### [ASSIGNMENT]
Pictures excluded, reproduce exactly the lines below from the one with "planning BP Velserbroek" through the one with "Cara cek Domain Authority dan Page Authority", both included.

### [EXERCISE DATA]

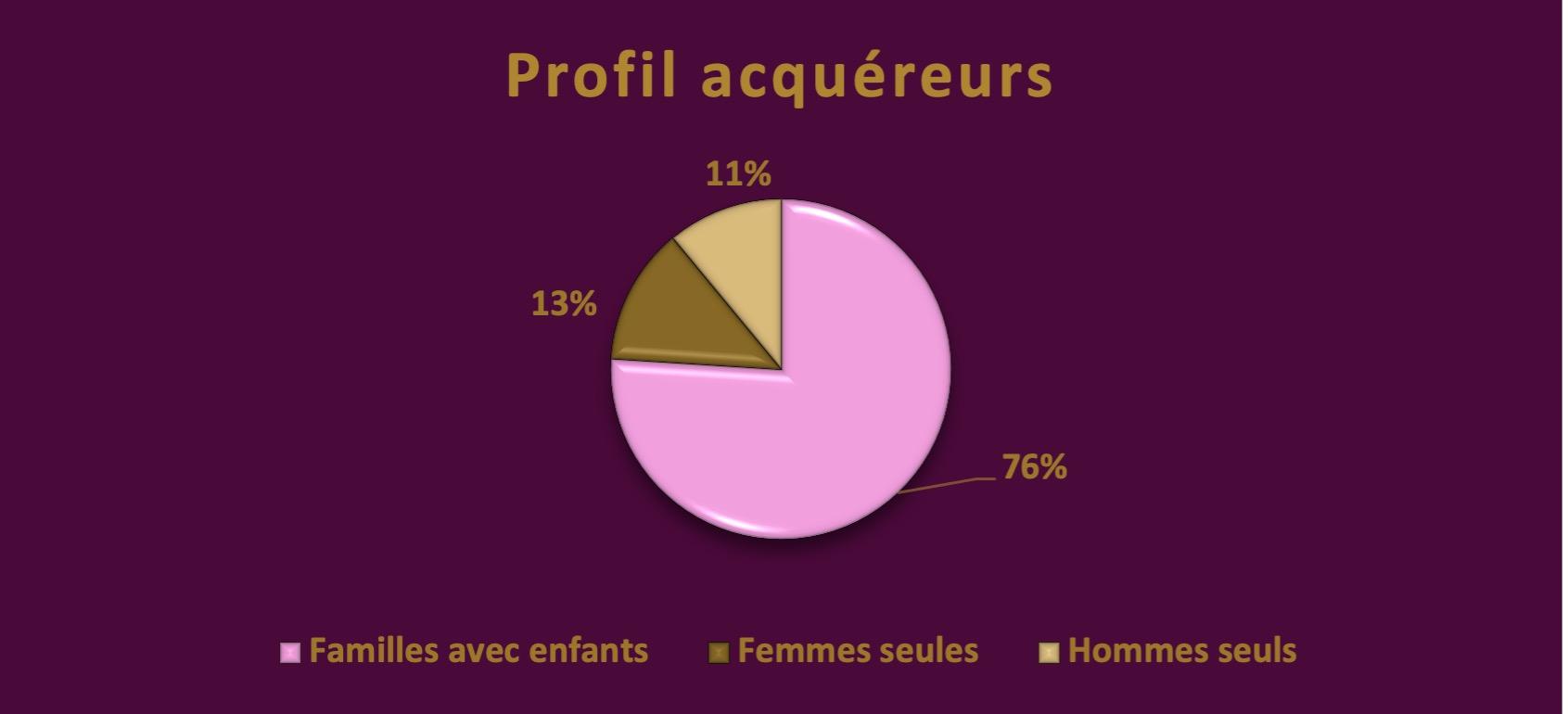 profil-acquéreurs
---
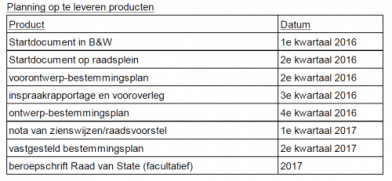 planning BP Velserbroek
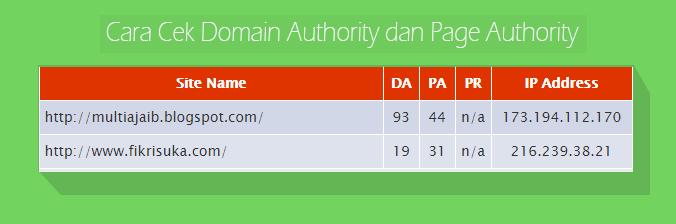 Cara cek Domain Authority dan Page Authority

### [OUTPUT BELOW]
 planning BP Velserbroek
 Cara cek Domain Authority dan Page Authority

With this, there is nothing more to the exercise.